• [PARTS OF THE EXERCISE]:
A - Please translate this sentence from the post about college plans into Spanish: "Dreams of Fairbanks and the northern lights were displaced by the reality of attending a state school I could afford."
B - Carry on the post about college plans from the point where it stops.

• [SOURCE DOCUMENT]:
The last few weeks I've taken an introspective meander down Memory Lane. It's full of potholes. Some large enough to swallow a lime green, peace-and-love-symbols-covered VW bus.
Back in the time before dirt, when I graduated from what was then called Palm Beach Junior College [who came up with junior college???] and was applying to universities, I was accepted at the University of Alaska Fairbanks. I lived in south Florida (Palm Beach county!) at the time, but grew up in a Chicago suburb. I had a realistic sense of "winter."
My reaction to Alaska now that I've finally visited? If I had gone
there for school, I wouldn't have left the state willingly!
So why
didn't I go?
I couldn't afford the school on my own - out of state tuition is a killer. My father was an olde tyme chauvinist who didn't believe in girls going to college. He couldn't visualize me as anything but a secretary; considered bookkeeping beyond my abilities. His attitude had cost me a full scholarship to a small, liberal-arts college when I was a senior in high school.
I paid my way through PBJC. Folks contributed indirectly by letting me live at home rent free. (Not chore free: family laundry, grocery shopping, meal prep ... after all, my paying job was only about 20 hours a week.)
Well, not surprisingly, they refused to help me pay for university. Dreams of Fairbanks and the northern lights were displaced by the reality of attending a state school I could afford.
I went to Florida State. Five years, two degrees (BS, MS).
(Edit 10/4: look what I found - our department logo of awesome!)

• [SUPPLIED INFORMATION]:
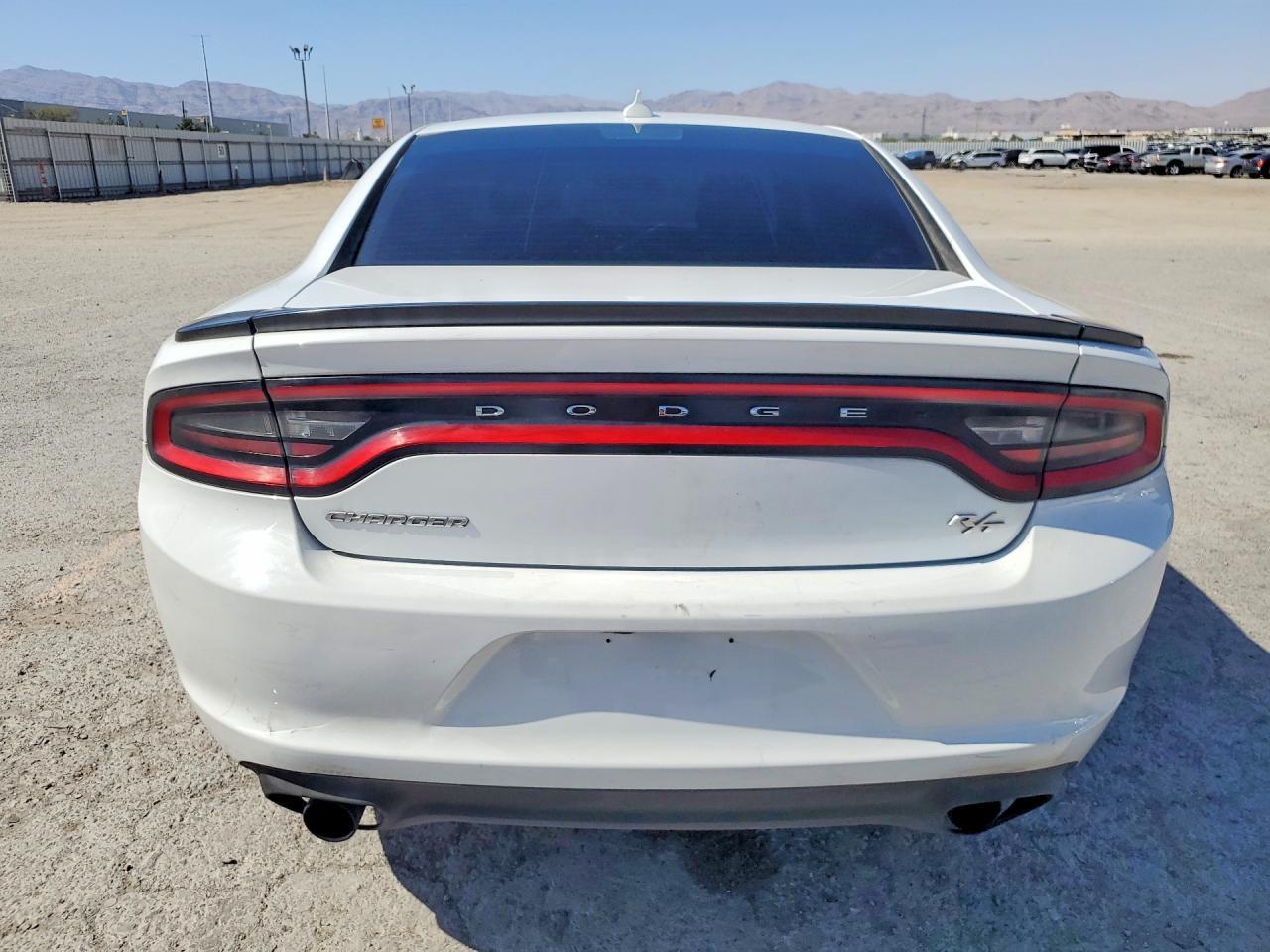 2017 Dodge Charger R - zdjęcie 6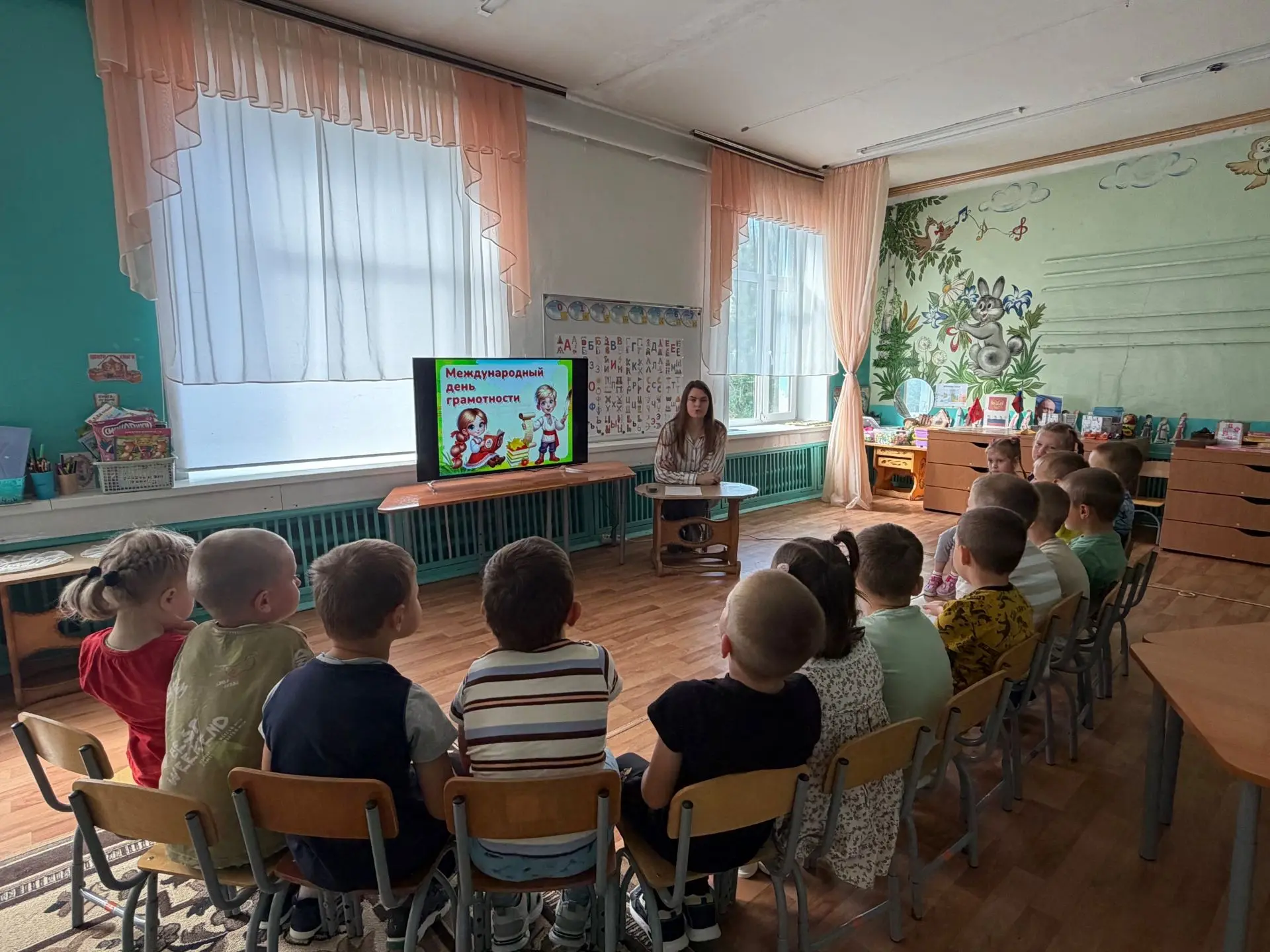 Сегодня в нашей старшей группе мы поговорили о Международном дне распространения грамот...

• [RESPONSES BY TASK]:
A - Los sueños de Fairbanks y de la aurora boreal fueron desplazados por la realidad de asistir a una universidad estatal que podía costear.

B -
There are seasonal weather changes in Tallahassee, which is in the northern part of Florida. (The seasons in south Florida are lots of tourists and not so many tourists.) It even snows in Tallahassee, on the order of "There's a snowflake! Look, over there is another one!" In the spring, though, the city is magnificent. Dogwoods, azaleas, daffodils, tulips, more, all bloom in a riot of color. For about a week. Then the summer temperatures hit and overnight all the flower petals are browning on the ground. (There's probably a metaphor in there somewhere; I'm not digging it out.)
We can never go back and see how our lives would have played out had we made different decisions. In the case of university, I knew at the time it was a major pivot point in my life.
I know how the Tallahassee choice turned out. Not bad, as it happens.
2 comments:
You didn't happen to know a Carter or Janet Holley in Tallahassee? Extra long arm of possibilities, but it never hurts to ask.
No, sorry Phyllis, the names aren't familiar. Were they students? I think there were around 25,000 students when I was there.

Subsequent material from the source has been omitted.